Matahari mulai meninggi. Jalur pendakian yang terbuka dan puncak Rinjani yang tampak masih begitu jauh benar-benar menguji fisik dan mental kami. Beruntung hijaunya padang rumput dan birunya langit Lombok cukup menyejukkan mata dan hati kami. Sekitar pukul 9.15 kami sampai di sebuah pondok terbuka beratap seng ditengah hamparan padang rumput, yang menurut porter adalah Pos 1. Cuaca masih cukup cerah walaupun kabut mulai turun menutupi puncak. Kami beristirahat sejenak untuk sekedar mengumpulkan kembali tenaga yang terkuras.

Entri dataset
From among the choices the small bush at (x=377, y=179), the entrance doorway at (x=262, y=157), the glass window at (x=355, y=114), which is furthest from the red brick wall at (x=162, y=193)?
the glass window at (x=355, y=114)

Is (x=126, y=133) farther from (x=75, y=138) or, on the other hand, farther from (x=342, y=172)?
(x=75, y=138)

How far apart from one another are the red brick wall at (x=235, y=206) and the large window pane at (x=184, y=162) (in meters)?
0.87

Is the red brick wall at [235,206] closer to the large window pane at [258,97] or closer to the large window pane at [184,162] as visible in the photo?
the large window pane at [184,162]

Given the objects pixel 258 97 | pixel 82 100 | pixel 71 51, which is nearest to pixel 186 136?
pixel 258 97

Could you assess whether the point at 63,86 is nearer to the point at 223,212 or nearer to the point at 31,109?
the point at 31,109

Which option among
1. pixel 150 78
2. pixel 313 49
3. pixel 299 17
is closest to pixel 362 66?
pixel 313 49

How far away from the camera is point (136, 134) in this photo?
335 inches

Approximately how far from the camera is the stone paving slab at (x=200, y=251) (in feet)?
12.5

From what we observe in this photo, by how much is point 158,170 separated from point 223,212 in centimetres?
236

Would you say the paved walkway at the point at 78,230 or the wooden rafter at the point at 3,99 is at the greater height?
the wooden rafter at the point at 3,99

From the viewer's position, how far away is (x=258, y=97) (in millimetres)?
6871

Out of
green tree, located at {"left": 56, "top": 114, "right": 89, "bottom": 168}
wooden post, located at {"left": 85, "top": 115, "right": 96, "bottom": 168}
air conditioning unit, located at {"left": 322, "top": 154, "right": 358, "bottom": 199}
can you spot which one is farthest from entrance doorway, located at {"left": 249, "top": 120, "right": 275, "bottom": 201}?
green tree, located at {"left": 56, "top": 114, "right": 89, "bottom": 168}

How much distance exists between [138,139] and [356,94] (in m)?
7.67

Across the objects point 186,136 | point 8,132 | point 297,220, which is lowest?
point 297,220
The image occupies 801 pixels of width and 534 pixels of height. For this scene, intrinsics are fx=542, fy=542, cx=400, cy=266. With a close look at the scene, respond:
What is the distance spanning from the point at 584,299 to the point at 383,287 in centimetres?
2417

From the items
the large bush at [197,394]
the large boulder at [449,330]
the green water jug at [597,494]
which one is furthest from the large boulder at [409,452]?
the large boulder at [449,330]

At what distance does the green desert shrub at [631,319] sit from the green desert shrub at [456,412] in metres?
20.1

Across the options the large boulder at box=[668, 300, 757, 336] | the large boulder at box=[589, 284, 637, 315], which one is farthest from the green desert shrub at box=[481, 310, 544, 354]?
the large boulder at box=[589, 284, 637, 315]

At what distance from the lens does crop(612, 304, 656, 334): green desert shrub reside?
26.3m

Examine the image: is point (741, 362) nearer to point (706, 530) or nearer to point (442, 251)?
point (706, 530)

SOAL LATIHAN: Tulis lagi bagian teks pendakian Rinjani dari "Matahari mulai meninggi." sampai "tenaga yang terkuras.", dan ganti setiap "padang rumput" dengan "sabana".

JAWABAN LENGKAP:
Matahari mulai meninggi. Jalur pendakian yang terbuka dan puncak Rinjani yang tampak masih begitu jauh benar-benar menguji fisik dan mental kami. Beruntung hijaunya sabana dan birunya langit Lombok cukup menyejukkan mata dan hati kami. Sekitar pukul 9.15 kami sampai di sebuah pondok terbuka beratap seng ditengah hamparan sabana, yang menurut porter adalah Pos 1. Cuaca masih cukup cerah walaupun kabut mulai turun menutupi puncak. Kami beristirahat sejenak untuk sekedar mengumpulkan kembali tenaga yang terkuras.